Но не только за Прасковью. Я вслушиваюсь в себя, - да, давно уже в
проповедях Иринарха что-то вызывало во мне растерянную досаду, я не мог себе
опровергнуть у него какого-то неуловимого пункта и растерянность свою
прикрывал разжигаемым презрением к Иринарху.
Довольно вилять перед собою. В одном, самом существенном и важном,
Иринарх прав, - жизнь оправдывается только настоящим, а не будущим. А
теперь, и теперь особенно, - я не знаю и не понимаю, как это возможно.
Пришла Катра. Робкая, застенчивая. Украдкою приглядывается ко мне.
Своим тихим, недомашним голосом сказала с упреком:
- Отчего вы за это время ни разу не зашли ко мне? Ведь вы же понимаете,
мне хочется знать, как Алексей Васильевич.
- Ничего. Совсем по-прежнему. Ходит на урок.
- Я сейчас с ним встретилась на улице, разговаривала. Вы знаете, у него
в глазах как будто какая-то темная, мертвая вода.
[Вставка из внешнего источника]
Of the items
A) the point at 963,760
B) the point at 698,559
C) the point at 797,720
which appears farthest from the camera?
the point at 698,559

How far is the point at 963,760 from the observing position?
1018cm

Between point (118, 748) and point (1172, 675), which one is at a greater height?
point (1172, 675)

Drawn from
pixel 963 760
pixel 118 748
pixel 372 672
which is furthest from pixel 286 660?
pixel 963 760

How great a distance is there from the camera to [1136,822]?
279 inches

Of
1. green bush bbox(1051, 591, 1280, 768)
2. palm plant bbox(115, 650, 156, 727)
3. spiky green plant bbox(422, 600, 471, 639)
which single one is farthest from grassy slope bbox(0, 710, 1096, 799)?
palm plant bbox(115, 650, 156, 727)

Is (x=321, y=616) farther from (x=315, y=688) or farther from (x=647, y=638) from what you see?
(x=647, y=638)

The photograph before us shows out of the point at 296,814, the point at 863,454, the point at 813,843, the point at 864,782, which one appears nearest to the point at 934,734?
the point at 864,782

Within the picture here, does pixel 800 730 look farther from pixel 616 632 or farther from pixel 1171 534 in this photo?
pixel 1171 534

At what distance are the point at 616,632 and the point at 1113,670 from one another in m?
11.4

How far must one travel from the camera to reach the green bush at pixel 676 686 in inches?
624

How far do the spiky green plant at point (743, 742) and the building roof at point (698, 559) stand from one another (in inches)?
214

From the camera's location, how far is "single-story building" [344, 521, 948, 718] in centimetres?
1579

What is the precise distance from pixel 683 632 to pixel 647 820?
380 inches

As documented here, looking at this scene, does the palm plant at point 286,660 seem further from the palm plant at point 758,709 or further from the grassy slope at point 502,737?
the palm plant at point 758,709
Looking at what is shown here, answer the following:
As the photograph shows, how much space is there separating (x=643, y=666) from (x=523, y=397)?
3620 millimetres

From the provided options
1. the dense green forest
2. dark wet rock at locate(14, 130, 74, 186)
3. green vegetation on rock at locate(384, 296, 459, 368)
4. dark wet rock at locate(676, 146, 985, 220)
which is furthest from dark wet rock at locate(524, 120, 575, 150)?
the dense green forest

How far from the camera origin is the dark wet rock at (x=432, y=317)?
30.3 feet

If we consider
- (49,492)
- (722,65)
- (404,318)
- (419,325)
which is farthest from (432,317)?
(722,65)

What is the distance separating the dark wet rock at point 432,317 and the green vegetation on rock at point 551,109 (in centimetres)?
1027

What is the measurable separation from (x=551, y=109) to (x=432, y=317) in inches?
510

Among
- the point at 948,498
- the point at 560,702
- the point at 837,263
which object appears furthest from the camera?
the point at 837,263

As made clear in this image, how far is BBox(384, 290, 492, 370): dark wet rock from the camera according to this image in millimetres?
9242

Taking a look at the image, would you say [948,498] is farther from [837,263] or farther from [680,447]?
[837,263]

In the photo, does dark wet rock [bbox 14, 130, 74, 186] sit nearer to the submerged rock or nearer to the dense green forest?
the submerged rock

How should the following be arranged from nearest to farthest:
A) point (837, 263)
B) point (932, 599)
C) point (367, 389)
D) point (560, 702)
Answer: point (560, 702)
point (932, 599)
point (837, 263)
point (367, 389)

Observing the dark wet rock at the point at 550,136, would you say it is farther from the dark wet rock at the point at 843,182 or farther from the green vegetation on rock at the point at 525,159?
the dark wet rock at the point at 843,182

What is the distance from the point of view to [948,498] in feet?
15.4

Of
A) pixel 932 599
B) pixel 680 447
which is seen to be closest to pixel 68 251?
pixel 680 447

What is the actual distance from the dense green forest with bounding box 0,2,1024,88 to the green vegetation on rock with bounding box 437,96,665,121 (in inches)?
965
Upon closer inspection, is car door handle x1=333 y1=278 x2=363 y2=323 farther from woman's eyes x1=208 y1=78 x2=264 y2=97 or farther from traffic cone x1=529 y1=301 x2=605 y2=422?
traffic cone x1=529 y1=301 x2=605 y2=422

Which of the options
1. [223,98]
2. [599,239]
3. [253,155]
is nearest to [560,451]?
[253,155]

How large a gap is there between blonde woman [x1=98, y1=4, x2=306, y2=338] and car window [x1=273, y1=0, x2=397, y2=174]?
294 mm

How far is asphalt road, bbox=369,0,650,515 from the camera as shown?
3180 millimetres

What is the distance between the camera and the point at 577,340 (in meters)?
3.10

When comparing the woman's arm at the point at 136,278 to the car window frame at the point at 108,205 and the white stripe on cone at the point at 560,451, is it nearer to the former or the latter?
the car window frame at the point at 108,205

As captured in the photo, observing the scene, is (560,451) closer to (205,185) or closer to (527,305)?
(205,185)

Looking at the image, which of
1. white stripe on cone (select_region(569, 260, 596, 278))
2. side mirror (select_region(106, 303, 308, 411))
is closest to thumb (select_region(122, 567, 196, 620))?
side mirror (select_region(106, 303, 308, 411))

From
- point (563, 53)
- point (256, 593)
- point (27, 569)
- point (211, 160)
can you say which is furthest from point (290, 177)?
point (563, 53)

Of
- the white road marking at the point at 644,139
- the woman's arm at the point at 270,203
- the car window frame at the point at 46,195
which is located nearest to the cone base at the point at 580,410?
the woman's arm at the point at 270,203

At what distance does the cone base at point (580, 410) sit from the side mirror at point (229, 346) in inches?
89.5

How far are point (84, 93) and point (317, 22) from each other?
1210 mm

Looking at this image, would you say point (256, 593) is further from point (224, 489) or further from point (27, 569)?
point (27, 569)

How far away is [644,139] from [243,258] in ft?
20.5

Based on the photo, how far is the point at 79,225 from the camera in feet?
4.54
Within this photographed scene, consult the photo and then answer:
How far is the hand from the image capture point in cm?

И он боится чужих глаз. Он
все равно скоро убьет себя.
Теплым участием звучал ее голос. Но вдруг что-то во мне дрогнуло, -
глубоко в зрачках ее прекрасных глаз, как длинный и холодный слизняк,
проползло выжидающее, осторожно-жадное внимание.
Что такое было, я не знаю. Но не верю я теперь ее участию к Алеше. И
когда она ушла, я злобно погрозил ей вслед кулаком.